Он закрыл глаза. – Я не убивал ее, Уайатт.
– Я знаю это, – сказала она. – Ты не убийца, Питер. Ты… – Но нужные слова не шли ей на ум. Она попыталась представить его, забившегося в курятник, одинокого и испуганного, наблюдающего, как новорожденные птенцы просовывают клювы сквозь осколки яичной скорлупы. Глядящего на все, что мог найти. – Они загнали тебя в угол, – прошептала она. – Все, что ты делаешь, – это пробиваешься наружу.
Долгое время после этого они стояли в тишине и наблюдали за беспорядочно мечущимися цыплятами, соприкасаясь костяшками пальцев. Едва слышный шепот его прикосновения заставил ее снова почувствовать себя тринадцатилетней, и она потянулась к его руке в кроваво-красной темноте.
Только на этот раз от него не осталось ничего, за что можно было бы уцепиться.
***
Через несколько часов после того, как солнце скрылось за холмами, она поднялась по лестнице в свою комнату и обнаружила, что Джеймс уже там. Он сидел у открытого окна, не сводя глаз с молочного света звезд. Насторожившись, она прислонилась к двери спальни, пока та со щелчком не закрылась за ней. Услышав этот звук, он резко поднял голову, и она встретилась с поразительной чернотой его взгляда.
– Я и забыл, какие яркие звезды видны из твоего окна.
– Я тоже, – призналась она. – В Салеме звезд не увидишь. Во всяком случае, не так, как сейчас. Слишком сильное световое загрязнение.
– Да? – Он прислонился головой к стене, тени очертили впадины его щек. – Не могу вспомнить, когда в последний раз видел небо.
То, как он это произнес, медленно и задумчиво, заставило ее насторожиться. Вопреки здравому смыслу, она прошла по ковру и присоединилась к нему у окна. Прохладный ночной воздух был бальзамом против жара на ее коже. Она смотрела, как одна за другой просыпаются звезды, и ей было невыносимо грустно.
Джеймс первым нарушил молчание. – В мое первое лето здесь я думал, что умру от скуки. Отец неоднократно говорил мне, каким опасным может быть Питер. От него одни неприятности, Джеймс. Он непостоянен. Ты не должен упускать его из виду. Для шестилетнего мальчика это было похоже на квест, достойный Камелота. Может, мне и пришлось провести отпуск в штате Мэн, но, по крайней мере, там не было скучно. По крайней мере, я занимался чем-то захватывающим.

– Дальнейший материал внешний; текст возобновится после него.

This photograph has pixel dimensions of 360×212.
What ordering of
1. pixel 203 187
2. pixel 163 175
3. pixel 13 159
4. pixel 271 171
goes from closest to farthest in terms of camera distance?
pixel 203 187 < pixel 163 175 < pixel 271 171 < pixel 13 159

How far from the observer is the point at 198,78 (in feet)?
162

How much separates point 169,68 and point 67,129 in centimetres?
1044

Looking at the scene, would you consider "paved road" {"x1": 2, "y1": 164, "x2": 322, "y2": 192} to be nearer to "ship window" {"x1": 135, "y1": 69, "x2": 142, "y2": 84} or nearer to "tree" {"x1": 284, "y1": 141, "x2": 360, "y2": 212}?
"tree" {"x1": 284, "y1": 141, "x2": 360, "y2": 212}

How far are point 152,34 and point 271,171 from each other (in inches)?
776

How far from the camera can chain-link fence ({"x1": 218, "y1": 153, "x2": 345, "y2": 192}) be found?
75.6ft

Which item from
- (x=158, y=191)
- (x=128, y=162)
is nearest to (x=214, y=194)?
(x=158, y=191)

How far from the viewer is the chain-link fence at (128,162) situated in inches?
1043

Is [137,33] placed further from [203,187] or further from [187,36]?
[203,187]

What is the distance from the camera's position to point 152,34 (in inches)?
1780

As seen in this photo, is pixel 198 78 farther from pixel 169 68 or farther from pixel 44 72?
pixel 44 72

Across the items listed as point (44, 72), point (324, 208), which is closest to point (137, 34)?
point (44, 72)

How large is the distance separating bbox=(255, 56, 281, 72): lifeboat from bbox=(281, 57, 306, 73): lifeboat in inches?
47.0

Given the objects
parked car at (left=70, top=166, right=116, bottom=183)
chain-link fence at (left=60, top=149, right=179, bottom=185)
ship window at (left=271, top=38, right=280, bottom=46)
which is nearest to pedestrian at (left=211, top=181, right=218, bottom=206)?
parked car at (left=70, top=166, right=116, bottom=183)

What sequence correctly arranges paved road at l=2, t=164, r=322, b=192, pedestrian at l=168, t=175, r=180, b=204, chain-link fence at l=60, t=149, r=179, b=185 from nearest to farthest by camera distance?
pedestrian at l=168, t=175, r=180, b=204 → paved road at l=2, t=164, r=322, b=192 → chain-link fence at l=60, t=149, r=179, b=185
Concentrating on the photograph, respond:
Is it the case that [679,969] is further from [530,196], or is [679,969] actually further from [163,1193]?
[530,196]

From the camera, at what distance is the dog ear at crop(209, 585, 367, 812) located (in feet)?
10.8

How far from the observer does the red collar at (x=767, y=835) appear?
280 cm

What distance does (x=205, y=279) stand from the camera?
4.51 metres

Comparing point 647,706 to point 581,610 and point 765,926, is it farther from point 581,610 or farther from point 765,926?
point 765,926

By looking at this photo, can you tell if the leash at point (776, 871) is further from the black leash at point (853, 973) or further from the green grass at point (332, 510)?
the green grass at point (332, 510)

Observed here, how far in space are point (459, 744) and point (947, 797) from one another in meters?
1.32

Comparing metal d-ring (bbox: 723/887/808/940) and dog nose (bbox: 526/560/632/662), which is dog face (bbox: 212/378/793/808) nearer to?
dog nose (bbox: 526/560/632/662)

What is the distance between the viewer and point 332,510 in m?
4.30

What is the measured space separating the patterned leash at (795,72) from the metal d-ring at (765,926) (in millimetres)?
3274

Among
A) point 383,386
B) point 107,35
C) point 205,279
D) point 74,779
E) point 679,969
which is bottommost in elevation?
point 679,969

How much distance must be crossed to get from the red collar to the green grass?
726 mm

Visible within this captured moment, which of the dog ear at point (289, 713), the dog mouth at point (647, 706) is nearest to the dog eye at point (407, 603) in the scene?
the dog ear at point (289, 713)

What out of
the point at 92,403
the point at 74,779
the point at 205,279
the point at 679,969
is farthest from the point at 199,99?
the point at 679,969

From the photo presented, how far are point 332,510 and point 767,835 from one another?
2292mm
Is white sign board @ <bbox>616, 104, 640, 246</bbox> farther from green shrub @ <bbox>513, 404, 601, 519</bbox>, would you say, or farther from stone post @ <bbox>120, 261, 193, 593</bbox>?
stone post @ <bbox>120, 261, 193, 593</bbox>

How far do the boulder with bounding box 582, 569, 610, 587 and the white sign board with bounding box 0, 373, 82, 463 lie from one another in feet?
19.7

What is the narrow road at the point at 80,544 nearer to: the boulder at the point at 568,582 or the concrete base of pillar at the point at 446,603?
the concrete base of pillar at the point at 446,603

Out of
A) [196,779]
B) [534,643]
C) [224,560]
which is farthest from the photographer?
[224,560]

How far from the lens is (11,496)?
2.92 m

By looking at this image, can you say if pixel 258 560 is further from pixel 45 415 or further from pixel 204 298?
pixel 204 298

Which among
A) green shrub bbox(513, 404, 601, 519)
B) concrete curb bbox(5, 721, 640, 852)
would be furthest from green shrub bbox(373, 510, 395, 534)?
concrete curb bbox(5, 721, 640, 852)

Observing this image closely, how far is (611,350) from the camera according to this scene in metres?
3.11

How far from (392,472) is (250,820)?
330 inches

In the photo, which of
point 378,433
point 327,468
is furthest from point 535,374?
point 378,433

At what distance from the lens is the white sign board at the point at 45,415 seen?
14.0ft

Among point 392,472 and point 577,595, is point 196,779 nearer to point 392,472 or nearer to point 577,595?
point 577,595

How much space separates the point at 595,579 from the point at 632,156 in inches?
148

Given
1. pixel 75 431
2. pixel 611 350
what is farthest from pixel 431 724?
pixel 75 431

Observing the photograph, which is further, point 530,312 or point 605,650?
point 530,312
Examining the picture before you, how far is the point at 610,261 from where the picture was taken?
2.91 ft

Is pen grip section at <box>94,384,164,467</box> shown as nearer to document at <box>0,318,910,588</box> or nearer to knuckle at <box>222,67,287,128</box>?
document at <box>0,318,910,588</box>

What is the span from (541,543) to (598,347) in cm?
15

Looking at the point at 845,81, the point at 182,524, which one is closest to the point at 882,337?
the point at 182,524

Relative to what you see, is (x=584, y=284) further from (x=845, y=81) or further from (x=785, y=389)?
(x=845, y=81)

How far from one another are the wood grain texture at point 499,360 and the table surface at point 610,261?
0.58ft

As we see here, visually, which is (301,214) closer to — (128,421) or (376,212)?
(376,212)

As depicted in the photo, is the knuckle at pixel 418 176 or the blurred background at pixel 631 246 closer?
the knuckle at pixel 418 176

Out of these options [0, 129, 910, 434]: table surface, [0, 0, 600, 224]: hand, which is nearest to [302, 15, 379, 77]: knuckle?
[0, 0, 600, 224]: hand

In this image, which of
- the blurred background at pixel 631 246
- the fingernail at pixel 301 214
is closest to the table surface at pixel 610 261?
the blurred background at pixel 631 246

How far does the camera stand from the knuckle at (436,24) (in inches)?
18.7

– Зачем ты мне это рассказываешь?
– Потому что это правда. – Он согнул колено, освобождая место. – Разве ты не этого хотела?
Когда она ничего не ответила, он снова уставился на бриллиантовую ночь. На своем среднем пальце он крутил кольцо с ониксом. Круг за кругом, словно талисман. – Не думаю, что когда-либо был так разочарован, как в то лето. У меня было такое чувство, будто мне пообещали горного льва, а потом подарили котенка. Это была великолепная работа няни. Питер был совсем не опасен. Скорее наоборот. Он был совершенно счастлив делать то, что ты ему говорила. Он играл роль твоего жениха, присутствовал на твоих чаепитиях, ловил каждое твое слово. Прошли годы, прежде чем я понял, что он делает.
Она не осознавала, что затаила дыхание. – И что же?
– Именно так поступает котенок, когда вырастает в кошку. Играет со своей добычей.
Боль пронзила ее грудь, быстро перерастая в гнев. – Что ты здесь делаешь, Джейми?
– Это навевает ностальгию, – сказал он без промедления.
– Я имею в виду не свою комнату, – парировала она. – Я имела в виду, почему ты сел в самолет? Не то чтобы мы оставались друзьями. Ты так и не связался со мной после того, как я уехала. Ни разу не позвонил, ни разу не написал сообщение. Ты не должен быть здесь. Уиллоу Хит – не твоя обязанность.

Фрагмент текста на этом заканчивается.